No Third Parties
W2 only - Must be available to work with no sponsorship needed now or in the future.
LOCAL CANDIDATES PREFERRED!!
The ideal candidate must have 8+ years of hands-on data engineering experience building large-scale ETL pipelines using Apache Spark, Hadoop, Python, and SQL. They also need a strong background in the payments or financial sector, paired with excellent communication skills to effectively influence and partner with cross-functional teams.
***Only qualified Big Data Engineer candidates located near Arlington, VA to be considered due to the position requiring an onsite presence. ***
Required Education
• Bachelor''''s degree in a quantitative discipline such as Engineering, Mathematics, Finance, Business, or a related field. Equivalent practical experience may also be considered.
Required Qualifications/Skills/Experience:
• Experience as a Data Engineer or in a similar role, with a strong understanding of data engineering concepts and methodologies.
• Strong knowledge of writing and optimizing SQL queries to retrieve, manipulate, and analyze data efficiently.
• Hands-on experience with big data technologies such as:
• Apache Spark (PySpark, Spark SQL, Spark Streaming)
• Hadoop ecosystem (HDFS/ Ozone, Hive, YARN)
• Understanding data modeling concepts and database design to support scalable data solutions.
• Familiarity with Python.
• Ability to analyze and troubleshoot data issues and provide solutions with minimal supervision.
• Basic knowledge of testing and validating data to ensure accuracy and consistency in data pipelines.
• Excellent verbal and written communication skills, with the ability to articulate complex ideas clearly and concisely to both technical and non-technical stakeholders.
Role:
This role focuses on designing, implementing, and maintaining scalable enterprise ETL processes and robust data pipelines for a global client base. You will leverage big data frameworks like Apache Spark and Hadoop, along with SQL and Python, to optimize data processing and ensure high data quality. Working closely with cross-functional teams, you will automate routine tasks and deliver accurate, high-value data solutions across various industries.
Responsibilities:
• Support the design, implementation, and maintenance of enterprise ETL processes for data platforms, for a global client base.
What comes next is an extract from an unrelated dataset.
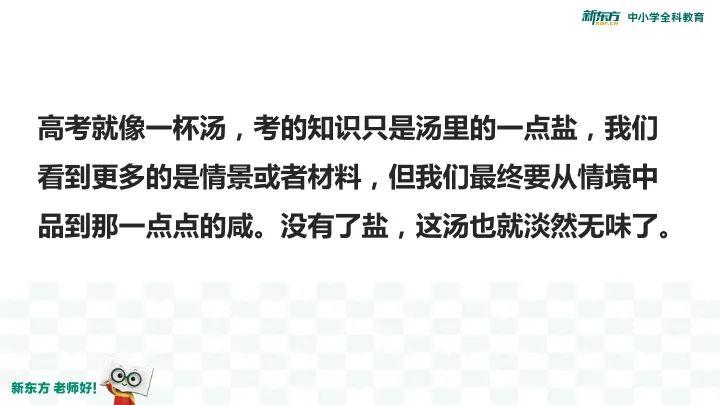 【大学】他是“光认识就觉得赚到”的好老师！学生：考上大学回来看你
• Develop scalable and efficient code to process data, ensuring availability and accessibility in a timely manner.
• Leverage big data processing frameworks such as Apache Spark and Hadoop to build and optimize data pipelines.
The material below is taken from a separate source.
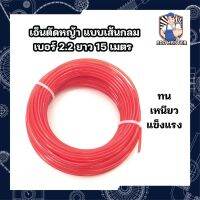 เอ็นตัดหญ้า ยาว 15 เมตร แบบเส้นกลม เบอร์ 2.2 ทน เหนียว แข็งแรง ใช้ได้กับเครื่องตัดหญ้าทุกแบรนด์ ( คละสี )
• Collaborate with senior engineers to address data challenges, contributing to solutions that maintain high data quality.
• Assist in the data delivery process, working alongside Data Engineers and Analysts to support accurate, high-value data solutions across various clients and industries.
• Build strong working relationships with team members and clients, contributing to both local and global projects.
• Learn and apply industry best practices, including version control, code reviews, and data validation, to ensure quality in data processes.
• Use SQL and other database technologies to help optimize data processing and reduce the time required to handle large data sets.
• Design, implement, and maintain data pipelines using ETL frameworks, orchestration tools, and distributed data processing engines.
• Participate in efforts to automate routine data tasks and streamline processes.
• Comply with all Mastercard internal policies and adhere to external regulations.